▶ [WORK TO COMPLETE]: Look for "List objects with" in the entries below. Write out that line and all later lines exactly, ending with the final one.

Stored data:
_ _ _

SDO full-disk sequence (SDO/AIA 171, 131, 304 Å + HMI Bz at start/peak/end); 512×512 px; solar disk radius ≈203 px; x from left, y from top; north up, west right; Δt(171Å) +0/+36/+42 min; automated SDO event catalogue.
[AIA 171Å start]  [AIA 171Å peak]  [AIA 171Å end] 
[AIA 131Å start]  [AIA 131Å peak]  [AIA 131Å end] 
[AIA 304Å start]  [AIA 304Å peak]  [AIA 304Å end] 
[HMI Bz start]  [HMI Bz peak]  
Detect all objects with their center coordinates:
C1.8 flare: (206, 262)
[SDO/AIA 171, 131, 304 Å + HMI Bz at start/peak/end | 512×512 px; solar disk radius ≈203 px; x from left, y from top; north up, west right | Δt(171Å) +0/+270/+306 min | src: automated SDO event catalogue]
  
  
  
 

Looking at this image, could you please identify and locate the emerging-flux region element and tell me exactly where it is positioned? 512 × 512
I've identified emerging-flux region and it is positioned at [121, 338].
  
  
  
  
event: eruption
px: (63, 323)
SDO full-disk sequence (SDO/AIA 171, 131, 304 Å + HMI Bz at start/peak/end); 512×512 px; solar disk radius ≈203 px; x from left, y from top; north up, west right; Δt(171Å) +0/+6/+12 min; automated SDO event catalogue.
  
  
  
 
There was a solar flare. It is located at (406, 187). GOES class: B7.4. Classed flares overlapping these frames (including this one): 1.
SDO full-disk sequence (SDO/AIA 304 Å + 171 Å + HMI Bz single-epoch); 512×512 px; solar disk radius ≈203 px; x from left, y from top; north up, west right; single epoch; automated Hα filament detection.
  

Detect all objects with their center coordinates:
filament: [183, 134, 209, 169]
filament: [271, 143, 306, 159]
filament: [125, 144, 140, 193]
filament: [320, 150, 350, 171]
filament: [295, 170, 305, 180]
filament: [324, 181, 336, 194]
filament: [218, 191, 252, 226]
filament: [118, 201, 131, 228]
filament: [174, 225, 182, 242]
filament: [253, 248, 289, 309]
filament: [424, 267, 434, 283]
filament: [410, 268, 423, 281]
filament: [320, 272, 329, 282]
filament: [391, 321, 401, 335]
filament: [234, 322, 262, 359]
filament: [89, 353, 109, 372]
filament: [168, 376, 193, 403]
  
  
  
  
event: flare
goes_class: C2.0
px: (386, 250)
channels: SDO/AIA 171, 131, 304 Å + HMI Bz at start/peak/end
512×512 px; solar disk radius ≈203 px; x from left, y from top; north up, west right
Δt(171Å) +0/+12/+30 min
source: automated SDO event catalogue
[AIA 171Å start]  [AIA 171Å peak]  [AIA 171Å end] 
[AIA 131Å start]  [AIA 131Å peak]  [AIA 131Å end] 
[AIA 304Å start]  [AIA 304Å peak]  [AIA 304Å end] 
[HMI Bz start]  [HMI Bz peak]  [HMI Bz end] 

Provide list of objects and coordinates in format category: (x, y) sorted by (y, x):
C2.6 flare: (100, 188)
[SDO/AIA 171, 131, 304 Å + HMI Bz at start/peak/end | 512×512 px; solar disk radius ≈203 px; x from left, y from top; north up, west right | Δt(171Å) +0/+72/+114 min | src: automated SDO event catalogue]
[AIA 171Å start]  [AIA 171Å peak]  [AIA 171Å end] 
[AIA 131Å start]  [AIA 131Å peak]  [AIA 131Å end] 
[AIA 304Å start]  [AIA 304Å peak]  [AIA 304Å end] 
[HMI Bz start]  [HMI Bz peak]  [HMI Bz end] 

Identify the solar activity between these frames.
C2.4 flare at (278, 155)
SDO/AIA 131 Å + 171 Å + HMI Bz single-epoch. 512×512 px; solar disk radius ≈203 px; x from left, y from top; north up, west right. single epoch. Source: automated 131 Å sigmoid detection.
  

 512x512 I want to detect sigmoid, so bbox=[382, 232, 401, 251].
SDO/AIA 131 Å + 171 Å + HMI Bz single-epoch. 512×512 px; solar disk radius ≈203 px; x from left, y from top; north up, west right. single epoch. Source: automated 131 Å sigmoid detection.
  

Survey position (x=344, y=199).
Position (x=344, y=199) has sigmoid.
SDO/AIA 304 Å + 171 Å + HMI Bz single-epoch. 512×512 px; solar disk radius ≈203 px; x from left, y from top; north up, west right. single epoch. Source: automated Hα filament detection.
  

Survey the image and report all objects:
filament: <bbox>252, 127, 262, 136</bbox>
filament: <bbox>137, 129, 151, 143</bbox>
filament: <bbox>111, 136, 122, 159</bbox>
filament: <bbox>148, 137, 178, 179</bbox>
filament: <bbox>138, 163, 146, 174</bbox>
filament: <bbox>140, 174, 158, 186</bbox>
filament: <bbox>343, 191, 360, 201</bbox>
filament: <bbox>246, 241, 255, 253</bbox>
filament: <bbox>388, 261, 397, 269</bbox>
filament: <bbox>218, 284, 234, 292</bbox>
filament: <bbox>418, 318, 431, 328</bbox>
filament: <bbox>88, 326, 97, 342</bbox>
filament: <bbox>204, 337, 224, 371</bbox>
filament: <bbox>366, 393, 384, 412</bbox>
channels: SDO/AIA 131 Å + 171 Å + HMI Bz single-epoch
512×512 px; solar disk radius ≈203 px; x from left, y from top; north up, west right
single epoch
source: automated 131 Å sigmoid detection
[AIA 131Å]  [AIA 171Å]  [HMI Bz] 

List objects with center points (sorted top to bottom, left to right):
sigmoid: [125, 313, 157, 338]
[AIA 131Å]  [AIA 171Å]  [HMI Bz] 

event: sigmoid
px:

_ _ _

▶ [TASK ANSWER]:
List objects with center points (sorted top to bottom, left to right):
sigmoid: [125, 313, 157, 338]
[AIA 131Å]  [AIA 171Å]  [HMI Bz] 

event: sigmoid
px:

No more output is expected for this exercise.